OS3G - Open Source, 3rd Generation

A (humble) attempt to publish news from the trenches where Free/Libre/Open-Source Software is brought to the mainstream -- and Francois Letellier's blog, too

Tuesday, November 29, 2005

ObjectWeb Best Use Cases Awards

ObjectWeb launched the Awards for the Best Use Cases designation to be profiled at the 2006 ObjectWeb Annual Conference.
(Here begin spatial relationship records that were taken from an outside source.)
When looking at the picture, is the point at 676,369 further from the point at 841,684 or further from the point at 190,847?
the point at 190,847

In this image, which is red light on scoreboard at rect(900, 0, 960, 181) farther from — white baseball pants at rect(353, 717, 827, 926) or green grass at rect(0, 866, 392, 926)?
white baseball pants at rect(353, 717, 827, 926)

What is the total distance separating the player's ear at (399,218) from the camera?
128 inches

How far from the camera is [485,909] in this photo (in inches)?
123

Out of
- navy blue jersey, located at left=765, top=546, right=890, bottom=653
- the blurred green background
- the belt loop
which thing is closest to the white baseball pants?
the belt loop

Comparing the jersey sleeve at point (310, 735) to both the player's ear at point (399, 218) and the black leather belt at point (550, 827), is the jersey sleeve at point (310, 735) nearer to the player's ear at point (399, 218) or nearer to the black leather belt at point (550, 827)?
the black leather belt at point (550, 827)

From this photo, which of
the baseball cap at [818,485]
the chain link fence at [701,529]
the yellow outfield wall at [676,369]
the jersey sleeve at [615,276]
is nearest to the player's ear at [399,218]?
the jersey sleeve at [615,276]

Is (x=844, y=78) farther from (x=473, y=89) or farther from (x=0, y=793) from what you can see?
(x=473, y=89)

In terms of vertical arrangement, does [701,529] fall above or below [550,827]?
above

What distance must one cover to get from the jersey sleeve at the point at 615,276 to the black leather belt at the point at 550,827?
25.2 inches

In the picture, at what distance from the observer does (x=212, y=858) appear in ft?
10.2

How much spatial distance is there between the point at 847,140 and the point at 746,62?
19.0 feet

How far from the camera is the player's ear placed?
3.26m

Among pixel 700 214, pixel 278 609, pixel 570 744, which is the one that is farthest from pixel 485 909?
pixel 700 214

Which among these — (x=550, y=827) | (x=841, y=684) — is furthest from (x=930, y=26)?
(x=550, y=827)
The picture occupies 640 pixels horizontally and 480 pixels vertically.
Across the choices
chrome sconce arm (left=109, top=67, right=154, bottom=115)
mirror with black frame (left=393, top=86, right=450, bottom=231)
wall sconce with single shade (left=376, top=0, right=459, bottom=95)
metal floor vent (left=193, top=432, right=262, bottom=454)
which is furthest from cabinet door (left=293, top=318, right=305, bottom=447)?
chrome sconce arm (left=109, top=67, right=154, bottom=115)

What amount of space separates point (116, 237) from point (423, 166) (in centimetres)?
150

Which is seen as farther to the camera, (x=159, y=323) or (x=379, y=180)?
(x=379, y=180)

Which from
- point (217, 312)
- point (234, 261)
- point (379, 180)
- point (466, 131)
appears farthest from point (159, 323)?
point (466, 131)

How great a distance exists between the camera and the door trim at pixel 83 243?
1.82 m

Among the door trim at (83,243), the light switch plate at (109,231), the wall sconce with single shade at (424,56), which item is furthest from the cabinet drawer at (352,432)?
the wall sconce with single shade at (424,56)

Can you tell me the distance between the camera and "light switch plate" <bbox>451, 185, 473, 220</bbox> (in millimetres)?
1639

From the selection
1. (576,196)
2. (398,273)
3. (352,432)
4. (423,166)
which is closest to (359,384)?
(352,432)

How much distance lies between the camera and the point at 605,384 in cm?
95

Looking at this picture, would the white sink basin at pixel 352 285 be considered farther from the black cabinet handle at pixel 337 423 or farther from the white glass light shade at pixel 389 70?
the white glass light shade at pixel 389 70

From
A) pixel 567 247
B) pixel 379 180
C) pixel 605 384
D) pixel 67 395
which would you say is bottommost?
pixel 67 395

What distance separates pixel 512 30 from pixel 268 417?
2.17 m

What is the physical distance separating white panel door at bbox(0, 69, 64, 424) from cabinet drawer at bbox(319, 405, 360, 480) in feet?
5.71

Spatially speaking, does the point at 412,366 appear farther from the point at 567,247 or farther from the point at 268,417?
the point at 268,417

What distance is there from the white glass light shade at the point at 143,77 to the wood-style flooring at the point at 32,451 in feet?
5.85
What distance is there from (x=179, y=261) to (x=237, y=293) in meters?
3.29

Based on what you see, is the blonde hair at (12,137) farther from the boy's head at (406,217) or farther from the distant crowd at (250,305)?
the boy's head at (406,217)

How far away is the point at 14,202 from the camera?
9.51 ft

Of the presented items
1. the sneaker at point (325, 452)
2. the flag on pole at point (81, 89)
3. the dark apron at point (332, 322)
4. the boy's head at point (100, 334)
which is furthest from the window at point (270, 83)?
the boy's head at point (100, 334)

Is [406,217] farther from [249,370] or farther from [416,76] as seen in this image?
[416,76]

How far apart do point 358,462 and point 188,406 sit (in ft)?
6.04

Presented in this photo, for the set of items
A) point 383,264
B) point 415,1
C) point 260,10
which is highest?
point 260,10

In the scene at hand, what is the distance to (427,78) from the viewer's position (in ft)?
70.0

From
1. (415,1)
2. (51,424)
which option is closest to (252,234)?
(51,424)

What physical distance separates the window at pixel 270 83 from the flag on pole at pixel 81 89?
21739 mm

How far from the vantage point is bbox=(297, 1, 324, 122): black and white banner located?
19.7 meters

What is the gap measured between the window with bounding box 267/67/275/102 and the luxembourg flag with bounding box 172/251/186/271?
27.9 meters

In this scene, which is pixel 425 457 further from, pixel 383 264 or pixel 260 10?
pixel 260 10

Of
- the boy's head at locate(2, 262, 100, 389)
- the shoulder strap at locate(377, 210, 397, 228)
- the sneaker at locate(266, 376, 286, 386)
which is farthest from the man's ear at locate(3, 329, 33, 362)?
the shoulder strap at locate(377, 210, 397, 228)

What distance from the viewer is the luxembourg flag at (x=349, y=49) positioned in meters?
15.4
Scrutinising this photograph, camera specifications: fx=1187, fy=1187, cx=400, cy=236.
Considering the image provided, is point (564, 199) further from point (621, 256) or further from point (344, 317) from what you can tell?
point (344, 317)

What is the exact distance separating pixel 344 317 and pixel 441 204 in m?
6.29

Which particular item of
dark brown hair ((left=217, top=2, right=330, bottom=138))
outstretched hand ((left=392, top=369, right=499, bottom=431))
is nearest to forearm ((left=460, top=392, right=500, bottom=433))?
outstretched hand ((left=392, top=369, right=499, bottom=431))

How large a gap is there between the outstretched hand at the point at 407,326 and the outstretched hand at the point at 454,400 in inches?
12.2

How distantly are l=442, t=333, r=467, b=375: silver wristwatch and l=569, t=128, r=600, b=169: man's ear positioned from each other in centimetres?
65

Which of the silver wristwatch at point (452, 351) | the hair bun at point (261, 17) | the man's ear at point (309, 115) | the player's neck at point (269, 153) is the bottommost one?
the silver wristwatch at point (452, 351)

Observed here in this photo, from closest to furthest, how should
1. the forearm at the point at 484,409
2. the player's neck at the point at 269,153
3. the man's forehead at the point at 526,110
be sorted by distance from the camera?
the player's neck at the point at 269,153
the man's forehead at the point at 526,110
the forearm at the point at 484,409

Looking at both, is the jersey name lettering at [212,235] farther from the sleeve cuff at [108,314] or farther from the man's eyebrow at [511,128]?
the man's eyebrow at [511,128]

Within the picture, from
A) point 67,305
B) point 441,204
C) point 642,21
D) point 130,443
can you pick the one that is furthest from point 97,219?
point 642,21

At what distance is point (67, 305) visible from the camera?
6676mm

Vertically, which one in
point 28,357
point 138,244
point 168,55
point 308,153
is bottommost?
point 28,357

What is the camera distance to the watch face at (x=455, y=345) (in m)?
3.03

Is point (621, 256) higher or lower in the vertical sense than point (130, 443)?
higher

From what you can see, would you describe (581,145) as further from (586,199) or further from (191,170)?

The OWCon06 Best Use Cases Contest is a challenge that allows any professional to file one or several submissions about real world use cases of ObjectWeb components and platforms. Then the ObjectWeb members will vote fore the best use case on the following categories:

  • Enterprise Java: production use of ObjectWeb enterprise Java components and platforms
  • ISV & Integration: commercial offering or development embedding some ObjectWeb components
  • Jury's Special Prize: any use of ObjectWeb components and platforms
Make sure to let people know of your best use cases of ObjectWeb middleware!

Monday, November 28, 2005

ObjectWeb RFID Workshop, Middleware Conference

There is an ObjectWeb workshop today, at the Middleware 2005 Conference, about FRID. David Li (board member of OW representing individual members) presents a case for an ObjectWeb RFID Initiative.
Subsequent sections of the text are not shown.